# Trefethen & Bau, Lecture 1

computing
teaching
Author

Toby Driscoll

Published

September 1, 2016

Have a look at the MATLAB and Julia versions of the notebooks for this lecture.

The first disappointment in Julia comes right at the start: no magic command in Julia! Why not? I love demonstrating with magic square matrices:

• They are instantly familiar or at least understandable to any level of mathematician.
• They have integer entries and thus display compactly.
• You can demonstrate sum, transpose, and diag naturally. And getting the “antidiagonal” sum is a nice exercise.
• The even-sized ones are singular.
• They have the memorable eigenvector $$[1,\;1,\; \cdots\; 1]$$.

What a shame. I substitute random matrices, which sacrifices some reproducibility. At least the same code would work in MATLAB.

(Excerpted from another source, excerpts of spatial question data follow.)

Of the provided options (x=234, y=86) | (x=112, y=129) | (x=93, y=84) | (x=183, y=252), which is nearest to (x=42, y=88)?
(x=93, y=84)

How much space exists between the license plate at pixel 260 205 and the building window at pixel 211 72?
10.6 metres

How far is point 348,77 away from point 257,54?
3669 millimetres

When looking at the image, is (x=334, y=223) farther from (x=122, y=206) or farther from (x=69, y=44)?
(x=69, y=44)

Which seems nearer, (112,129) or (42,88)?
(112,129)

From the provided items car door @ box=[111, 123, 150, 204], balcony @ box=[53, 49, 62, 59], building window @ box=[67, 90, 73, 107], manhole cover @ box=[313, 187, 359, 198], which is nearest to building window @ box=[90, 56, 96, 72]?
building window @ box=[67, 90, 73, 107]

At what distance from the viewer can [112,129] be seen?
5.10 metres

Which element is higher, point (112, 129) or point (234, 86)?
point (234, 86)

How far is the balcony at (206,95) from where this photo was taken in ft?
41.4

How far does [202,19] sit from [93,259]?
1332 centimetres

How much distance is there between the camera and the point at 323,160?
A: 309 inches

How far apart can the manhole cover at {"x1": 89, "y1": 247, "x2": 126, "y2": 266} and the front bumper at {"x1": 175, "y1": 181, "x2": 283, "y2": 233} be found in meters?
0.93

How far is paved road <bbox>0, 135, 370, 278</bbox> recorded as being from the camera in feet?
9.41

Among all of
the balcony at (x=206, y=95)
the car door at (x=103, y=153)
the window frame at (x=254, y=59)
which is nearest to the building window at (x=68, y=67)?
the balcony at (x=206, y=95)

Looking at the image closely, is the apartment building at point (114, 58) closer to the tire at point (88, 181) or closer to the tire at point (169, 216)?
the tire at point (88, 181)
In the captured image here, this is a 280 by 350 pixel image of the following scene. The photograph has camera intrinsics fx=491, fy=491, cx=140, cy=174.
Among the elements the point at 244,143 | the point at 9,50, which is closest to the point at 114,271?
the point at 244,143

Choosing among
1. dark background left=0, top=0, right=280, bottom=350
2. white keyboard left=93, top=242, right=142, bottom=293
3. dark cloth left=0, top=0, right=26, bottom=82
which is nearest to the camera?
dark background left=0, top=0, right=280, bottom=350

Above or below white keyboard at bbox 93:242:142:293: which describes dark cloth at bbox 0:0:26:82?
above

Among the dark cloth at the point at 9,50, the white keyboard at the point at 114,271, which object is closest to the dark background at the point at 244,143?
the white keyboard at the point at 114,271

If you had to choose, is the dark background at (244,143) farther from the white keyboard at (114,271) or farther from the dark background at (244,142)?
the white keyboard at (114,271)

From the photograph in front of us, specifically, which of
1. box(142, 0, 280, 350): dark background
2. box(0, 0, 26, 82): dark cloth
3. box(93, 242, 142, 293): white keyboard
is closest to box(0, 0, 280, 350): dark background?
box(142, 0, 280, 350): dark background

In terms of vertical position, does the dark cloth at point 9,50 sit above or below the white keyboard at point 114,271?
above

Another gotcha comes in line 2: if you create a vector with all integer entries, they are stored as integers. Famously, in MATLAB every number is a complex float unless you specifically declare it otherwise. Julia’s approach is standard in computer science, and there are excellent practical reasons for using it. Nor is it difficult to force Julia to use floats. Nevertheless the issue illustrates one of the subtle ways that MATLAB caters to those who are immersed in scientific computing, where pure integer results are rare.

Next up is a simple but significant change in the syntax: square brackets [ ]for indexing of matrices and vectors. In MATLAB parentheses () serve both this purpose and to make function calls. Julia makes sense to me here. It makes this expression unambiguous:

F( [1 2 3] )

In MATLAB this could be an access to the first three elements of an array F, or (the Julia meaning) a call to a function F with a vector passed as the first argument. I can’t think of a reason to have those different actions be expressed identically. I imagine the clash would complicate parsing code, but that’s an area I know nothing about.

From here things settle down. Julia wants me to say 1im rather than 1i or 1j for the imaginary unit; fine. And I must remember to use spaces to separate columns in a matrix construction or concatenation. I often use commas for this in MATLAB. I’m a little confused because commas are used to create tuples in Julia, so I would have expected

x = [ 1, 2, 3 ] 

to create (if anything) an array whose single element is the tuple 1,2,3. Instead I get a column vector with entries 1, 2, and 3, which, while a lot more useful, was a small surprise to this newbie.

Enumerating the differences like this makes the experience sound far more frustrating than I found it to be. It’s more like driving a car with a different-feeling clutch than going from an automatic to a manual transmission.

And I really appreciate the Jupyter notebooks! More on them versus the MATLAB Publisher and new Live Editor another time.